What you have to do –
Transcribe the records below in their entirety, and leave out each image.

Data –
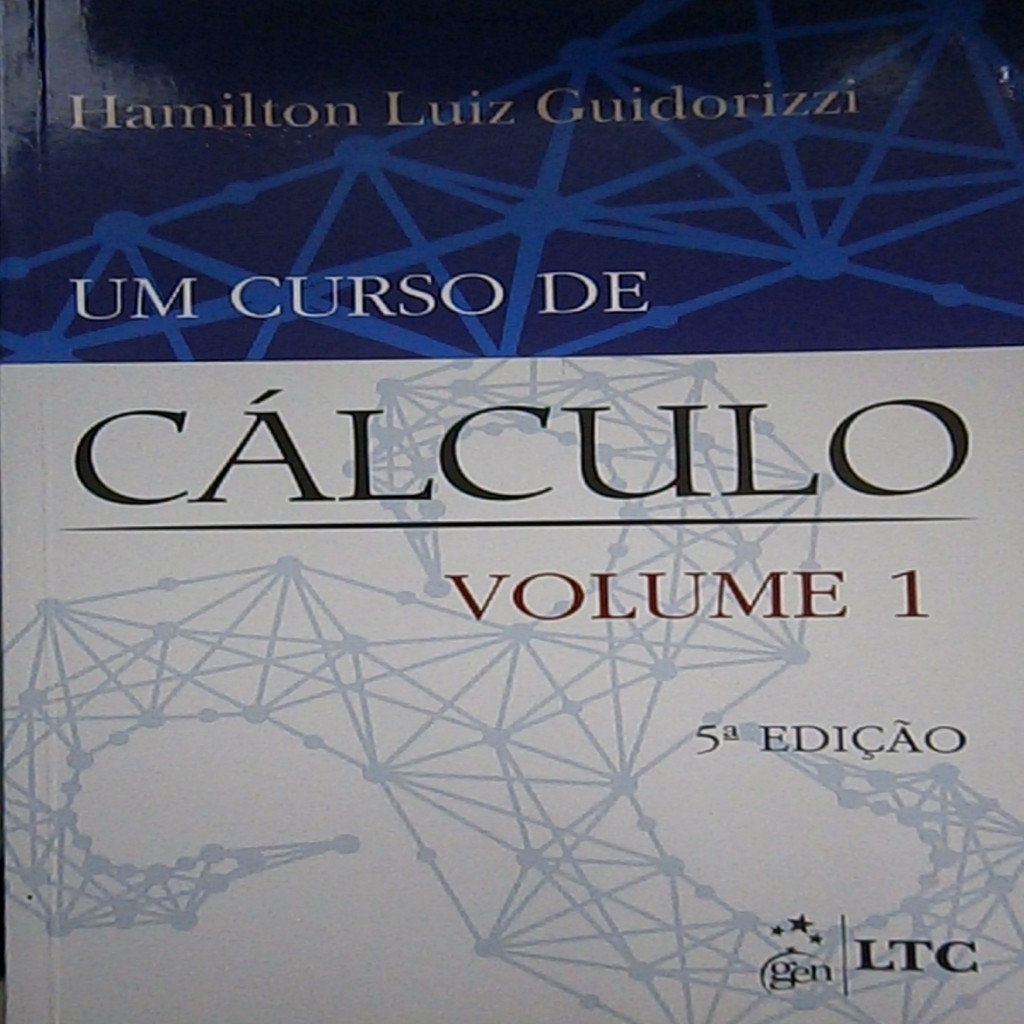 Um Curso de Cálculo volume 1 - 5ª edição autor Hamilton Luiz Guidorizzi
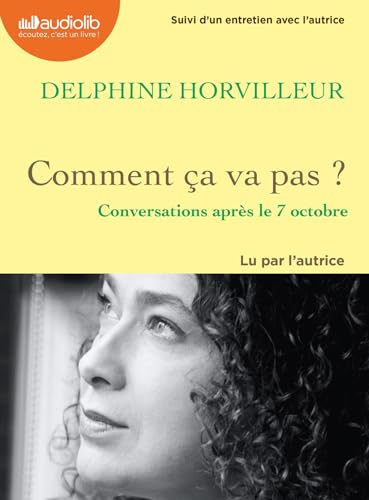 Comment ça va pas ? - Conversations après le 7 octobre: Livre audio 1 CD MP3 - Suivi d'un entretien avec l'autrice Comment ça va pas ? - Conversations après le 7 octobre: Livre audio 1 CD MP3 - Suivi d'un entretien avec l'autrice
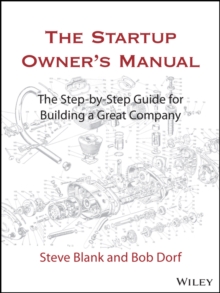 The Startup Owner's Manual : The Step-By-Step Guide For Building A Great Company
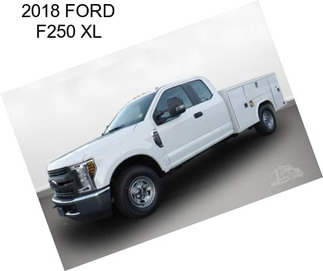 2018 FORD F250 XL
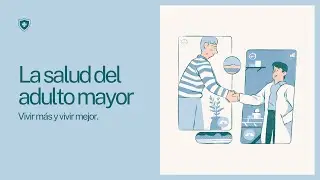 La Salud en el Adulto Mayor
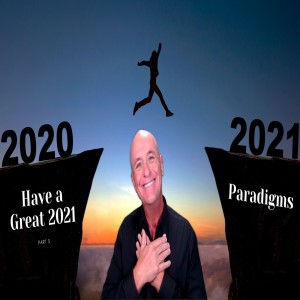 Have a Great 2021 - Part 3 “Paradigms”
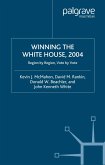 Winning the White House, 2004 (eBook, PDF)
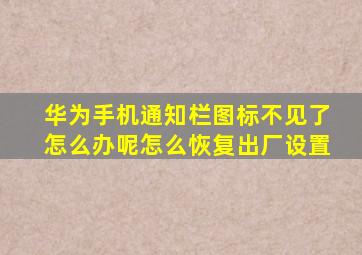 华为手机通知栏图标不见了怎么办呢怎么恢复出厂设置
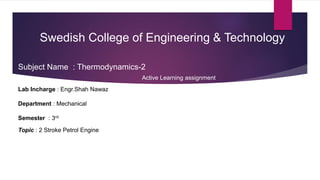Swedish College of Engineering & Technology
Lab Incharge : Engr.Shah Nawaz
Department : Mechanical
Semester : 3rd
Topic : 2 Stroke Petrol Engine
Subject Name : Thermodynamics-2
Active Learning assignment
 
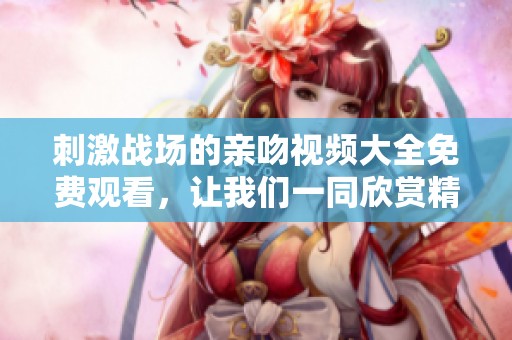 刺激战场的亲吻视频大全免费观看，让我们一同欣赏精彩的游戏时刻。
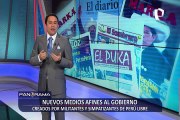 ¡Exclusivo! Nuevos medios creados por militantes de Perú Libre afines al Gobierno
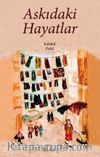 Askıdaki Hayatlar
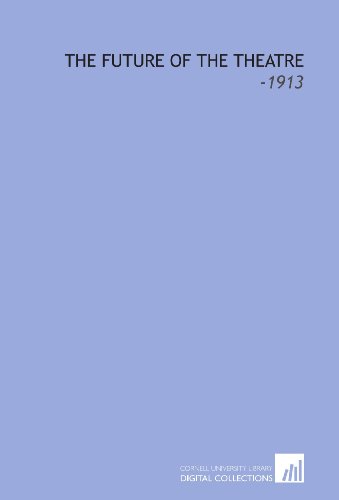 The Future of the Theatre: -1913 (9781112303791) by Palmer, John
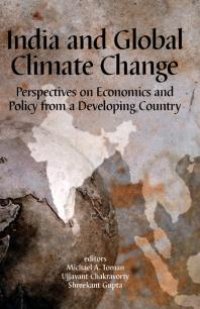 cover of the book India and Global Climate Change : Perspectives on Economics and Policy from a Developing Country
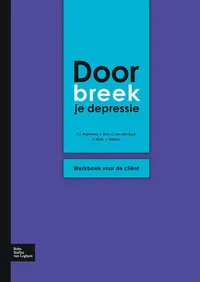 Buy Doorbreek Je Depressie: Werkboek Voor de Client by P. J. Molenaar, F. J. Henk Don, Frank Sterk | Bohn Scheltema & Holkema | Dutch Hardcover | 2009 Edition | Psychotherapy Textbook — BookShops.in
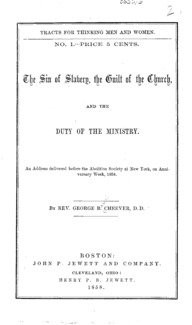 The sin of slavery, the guilt of the church, and the duty of the ministry : an address delivered before the Abolition Society at New York, on anniversary week, 1858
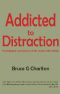 Addicted to Distraction · Psychological Consequences of the Modern Mass Media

Your response –
 Um Curso de Cálculo volume 1 - 5ª edição autor Hamilton Luiz Guidorizzi
 Comment ça va pas ? - Conversations après le 7 octobre: Livre audio 1 CD MP3 - Suivi d'un entretien avec l'autrice Comment ça va pas ? - Conversations après le 7 octobre: Livre audio 1 CD MP3 - Suivi d'un entretien avec l'autrice
 The Startup Owner's Manual : The Step-By-Step Guide For Building A Great Company
 2018 FORD F250 XL
 La Salud en el Adulto Mayor
 Have a Great 2021 - Part 3 “Paradigms”
 Winning the White House, 2004 (eBook, PDF)
 华为手机通知栏图标不见了怎么办呢怎么恢复出厂设置
Swedish College of Engineering & Technology
Lab Incharge : Engr.Shah Nawaz
Department : Mechanical
Semester : 3rd
Topic : 2 Stroke Petrol Engine
Subject Name : Thermodynamics-2
Active Learning assignment
 
 刺激战场的亲吻视频大全免费观看，让我们一同欣赏精彩的游戏时刻。
 ¡Exclusivo! Nuevos medios creados por militantes de Perú Libre afines al Gobierno
 Askıdaki Hayatlar
 The Future of the Theatre: -1913 (9781112303791) by Palmer, John
 cover of the book India and Global Climate Change : Perspectives on Economics and Policy from a Developing Country
 Buy Doorbreek Je Depressie: Werkboek Voor de Client by P. J. Molenaar, F. J. Henk Don, Frank Sterk | Bohn Scheltema & Holkema | Dutch Hardcover | 2009 Edition | Psychotherapy Textbook — BookShops.in
 The sin of slavery, the guilt of the church, and the duty of the ministry : an address delivered before the Abolition Society at New York, on anniversary week, 1858
 Addicted to Distraction · Psychological Consequences of the Modern Mass Media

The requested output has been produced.